Dans cette étude, le moment maximal de la force isométrique a été utilisé pour évaluer la puissance, et les deux groupes d’entraînement sans échec ont amélioré leur puissance avec l’une ou aux deux vitesses de contraction. Il existe une précédente étude d’Izquierdo et al.(6), qui a montré que l’entraînement à l’échec n’améliorait pas la puissance au développé couché, et d’autres recherches ont démontré que l’entraînement à l’échec à la presse à cuisses entraînait un plus faible gain de puissance que l’entraînement sans échec(7). Ces résultats sont probablement dus à la diminution de la vitesse lors des dernières répétitions avec l’entraînement à l’échec, alors qu’un groupe sans échec ne subit pas le même degré de diminution de vitesse, et qu’il passe une plus grande partie de son temps d’entraînement à soulever une charge avec une vitesse plus élevée.
En pratique, l’entraînement jusqu’à l’échec n’a pas besoin d’être utilisé comme principale méthode pour favoriser des adaptations musculaires. En fait, l’entraînement à l’échec pour la force, et en particulier la génération de puissance, devrait en principe être évité. Il convient plutôt de l’utiliser stratégiquement dans des situations telles qu’avec un programme d’entraînement avec autant de répétitions que possible (AMRAP) programmé vers la fin d’une semaine d’entraînement, afin de ne pas interférer avec les séances qui suivent.
En outre, comme cette étude a été réalisée auprès de personnes débutantes, il faut souligner que les débutants ont intérêt à conserver les entraînements à l’échec pour les mouvements simples ou les exercices d’isolation et d’éviter les entraînements à l’échec pour les exercices complexes (squat, développé couché et deadlift). En effet, le risque de blessure est amplifié lors de l’entraînement à l’échec, et il n’y a aucune raison pour les débutants d’augmenter ce risque avec des exercices techniquement exigeants.

Consignes de travail:
**a)** Résumez sous forme de liste le paragraphe de l'extrait qui commence par « En outre, comme cette étude », sans en perdre les faits principaux.
**b)** D'après l'extrait, à quel moment de la semaine faut-il placer un programme AMRAP ?
Ce matériel provient d'une source différente de celle de l'extrait.

Données fournies:

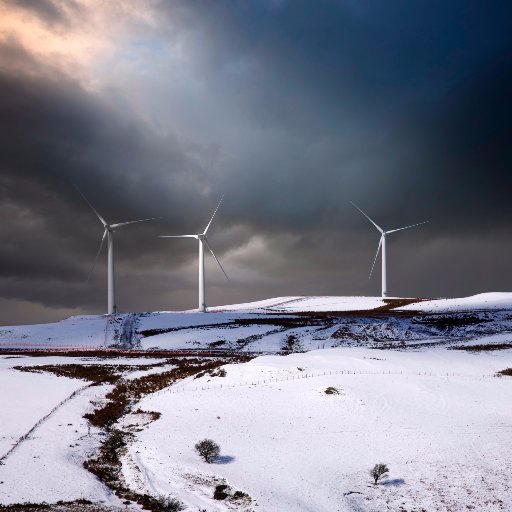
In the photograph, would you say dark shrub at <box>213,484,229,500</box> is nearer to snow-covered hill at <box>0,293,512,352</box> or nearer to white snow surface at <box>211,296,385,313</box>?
snow-covered hill at <box>0,293,512,352</box>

Réponses aux exercices:
**a)**
- L'étude a été menée auprès de débutants.
- Les débutants devraient réserver l'entraînement à l'échec aux mouvements simples ou aux exercices d'isolation.
- Ils devraient l'éviter pour les exercices complexes (squat, développé couché, deadlift).
- L'entraînement à l'échec accroît le risque de blessure, et rien ne justifie que les débutants l'augmentent avec des exercices techniquement exigeants.

**b)** Vers la fin d'une semaine d'entraînement.